■ Task statement ■
Copy out the full passage below about the retiring brain surgeon, word for word.

■ Passage shown ■
I have heard: a great surgeon – one of the most famous of his country – was retiring at the age of seventy-five. People retired at the age of sixty, but the surgeon was so valuable, and even at the age of seventy-five his expertise was so accurate…he had never failed in any operation. He was a brain surgeon. An exception was made, and he was allowed to work for as long as he wanted. At seventy-five, he himself said, “It is now enough.”
All his students – and there were hundreds of students who learned surgery from him – and all his colleagues gathered and they were celebrating the evening to say good-bye to him. They were dancing and drinking and singing, and suddenly somebody became aware that the surgeon was not there. This was strange. Somebody went out to look for him. The surgeon was sitting in the garden, under a tree, in darkness. They were old friends. He asked, “What is the matter with you? We have all gathered to celebrate and you have left us, you are sitting here in darkness.” He was one of the best attorneys in the country, and was also the attorney for the surgeon.

■ Provided material ■
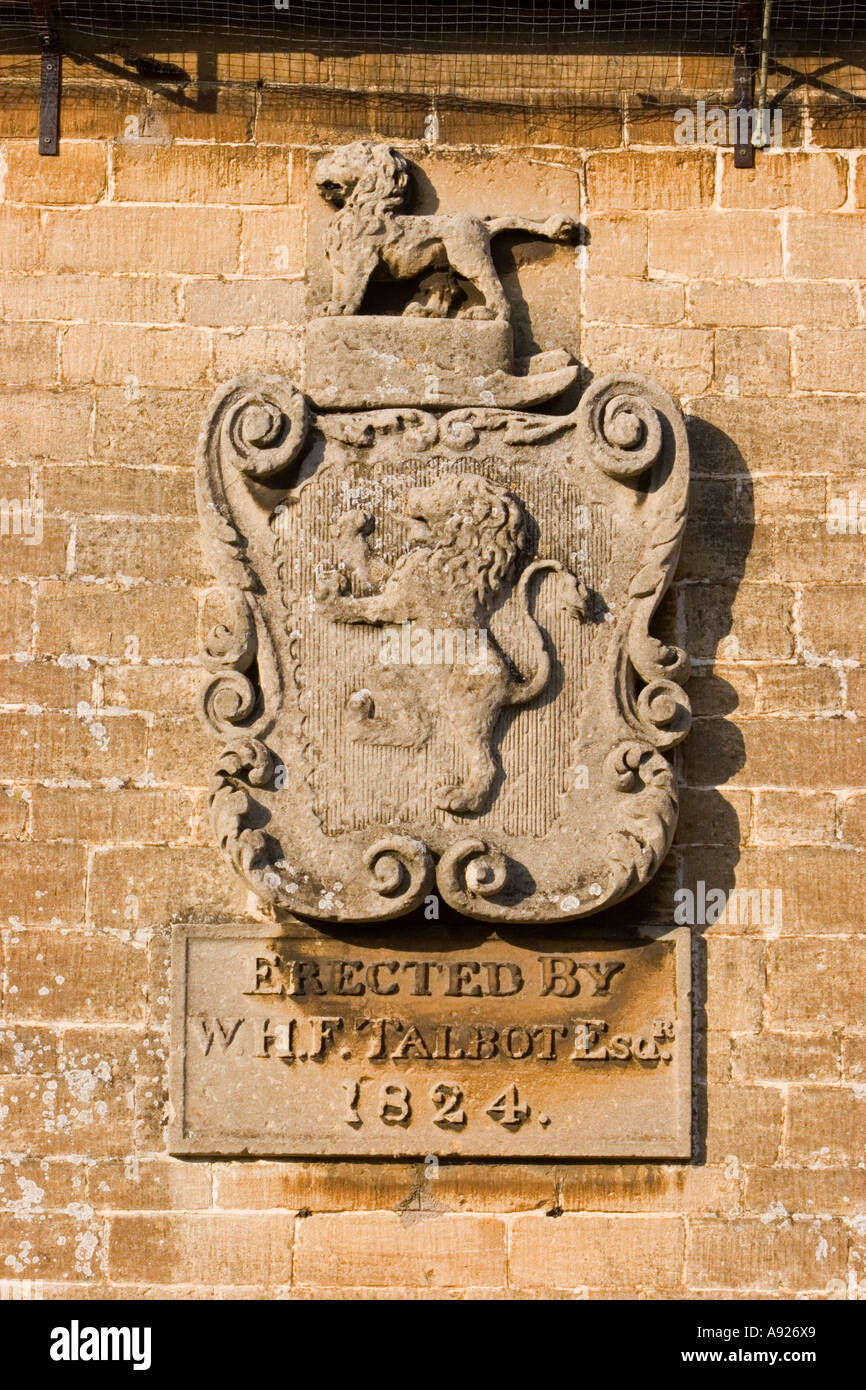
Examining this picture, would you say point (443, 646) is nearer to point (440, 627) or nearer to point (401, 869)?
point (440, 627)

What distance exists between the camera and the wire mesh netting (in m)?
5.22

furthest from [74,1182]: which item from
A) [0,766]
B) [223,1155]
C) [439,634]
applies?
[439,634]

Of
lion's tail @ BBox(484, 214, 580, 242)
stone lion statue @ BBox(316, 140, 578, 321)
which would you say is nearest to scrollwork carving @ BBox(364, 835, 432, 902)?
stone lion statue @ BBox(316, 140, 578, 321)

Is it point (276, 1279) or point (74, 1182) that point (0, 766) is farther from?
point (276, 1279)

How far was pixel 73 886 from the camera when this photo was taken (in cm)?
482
* * *
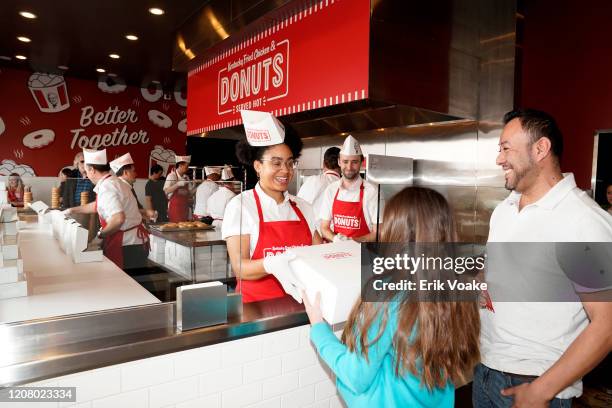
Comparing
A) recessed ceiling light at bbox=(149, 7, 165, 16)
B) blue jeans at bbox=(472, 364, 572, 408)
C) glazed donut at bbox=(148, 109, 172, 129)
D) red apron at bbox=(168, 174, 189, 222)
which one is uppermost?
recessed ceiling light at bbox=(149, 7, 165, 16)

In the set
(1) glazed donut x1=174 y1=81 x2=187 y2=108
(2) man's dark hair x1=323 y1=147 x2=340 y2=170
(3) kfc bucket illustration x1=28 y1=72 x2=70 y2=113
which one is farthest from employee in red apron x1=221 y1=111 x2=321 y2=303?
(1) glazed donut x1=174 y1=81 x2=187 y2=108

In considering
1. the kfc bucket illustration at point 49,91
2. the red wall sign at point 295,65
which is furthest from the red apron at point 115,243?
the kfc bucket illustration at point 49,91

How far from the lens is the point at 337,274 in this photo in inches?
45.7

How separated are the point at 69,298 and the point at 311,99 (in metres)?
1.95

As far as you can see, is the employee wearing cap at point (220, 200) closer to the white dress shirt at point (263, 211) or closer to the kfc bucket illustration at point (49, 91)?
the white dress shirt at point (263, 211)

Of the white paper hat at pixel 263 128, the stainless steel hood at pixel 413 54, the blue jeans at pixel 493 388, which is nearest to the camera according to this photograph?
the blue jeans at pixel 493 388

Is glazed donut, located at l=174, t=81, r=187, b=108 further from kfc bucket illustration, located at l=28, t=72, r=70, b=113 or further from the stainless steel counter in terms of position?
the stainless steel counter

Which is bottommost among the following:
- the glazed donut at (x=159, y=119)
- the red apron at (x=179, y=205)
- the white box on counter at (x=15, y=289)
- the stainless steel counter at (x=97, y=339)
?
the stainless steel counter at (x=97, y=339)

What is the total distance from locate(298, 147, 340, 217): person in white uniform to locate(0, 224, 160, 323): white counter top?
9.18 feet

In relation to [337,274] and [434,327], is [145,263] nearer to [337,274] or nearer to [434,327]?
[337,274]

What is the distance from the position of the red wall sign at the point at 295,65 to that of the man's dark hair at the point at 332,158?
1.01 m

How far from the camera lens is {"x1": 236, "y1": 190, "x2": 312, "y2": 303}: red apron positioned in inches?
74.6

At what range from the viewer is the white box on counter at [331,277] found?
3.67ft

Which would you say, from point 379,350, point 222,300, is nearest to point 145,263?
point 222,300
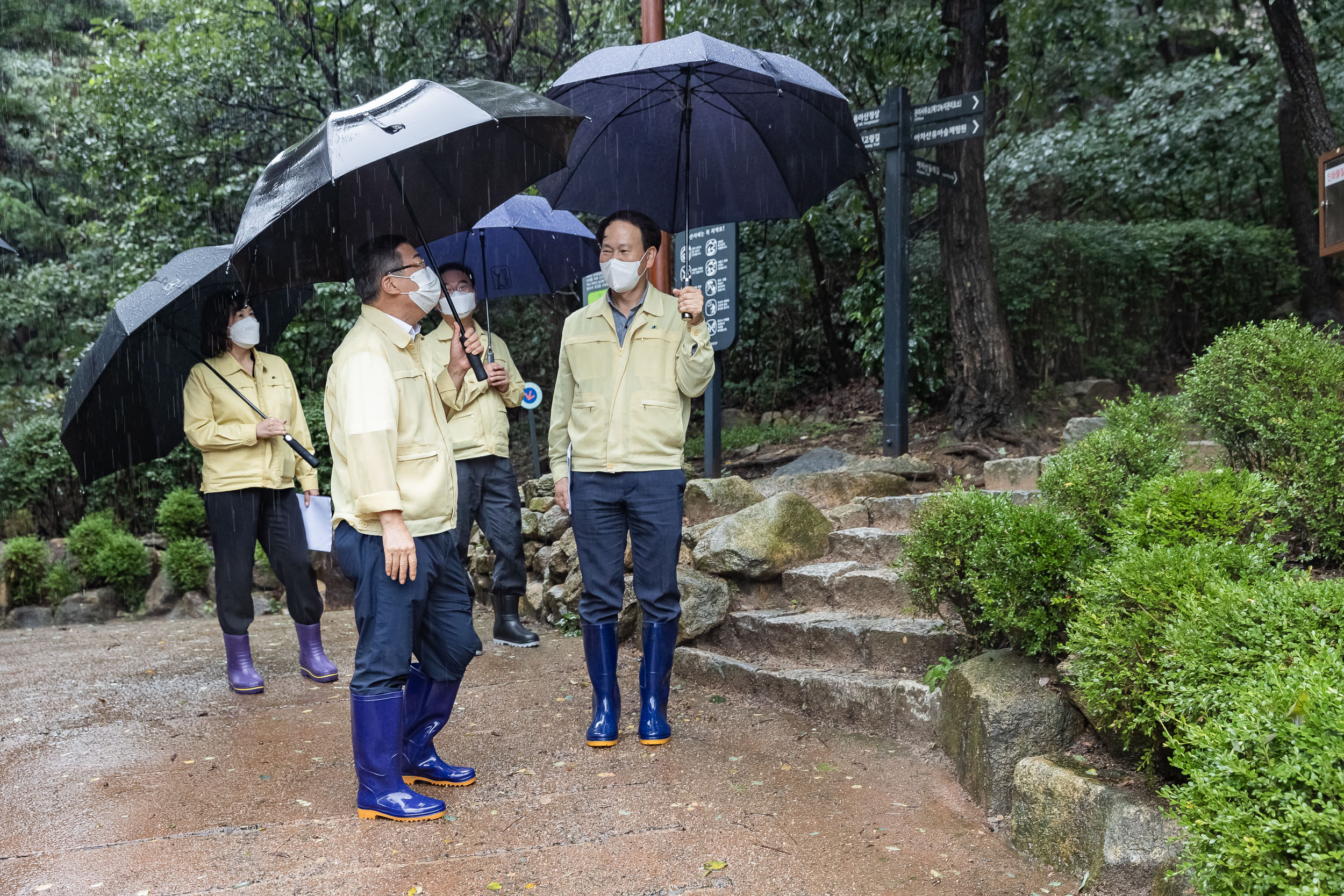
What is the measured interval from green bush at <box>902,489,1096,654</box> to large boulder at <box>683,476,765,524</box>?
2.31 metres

■ Output of the task ■
I have heard: a great surgeon – one of the most famous of his country – was retiring at the age of seventy-five. People retired at the age of sixty, but the surgeon was so valuable, and even at the age of seventy-five his expertise was so accurate…he had never failed in any operation. He was a brain surgeon. An exception was made, and he was allowed to work for as long as he wanted. At seventy-five, he himself said, “It is now enough.”
All his students – and there were hundreds of students who learned surgery from him – and all his colleagues gathered and they were celebrating the evening to say good-bye to him. They were dancing and drinking and singing, and suddenly somebody became aware that the surgeon was not there. This was strange. Somebody went out to look for him. The surgeon was sitting in the garden, under a tree, in darkness. They were old friends. He asked, “What is the matter with you? We have all gathered to celebrate and you have left us, you are sitting here in darkness.” He was one of the best attorneys in the country, and was also the attorney for the surgeon.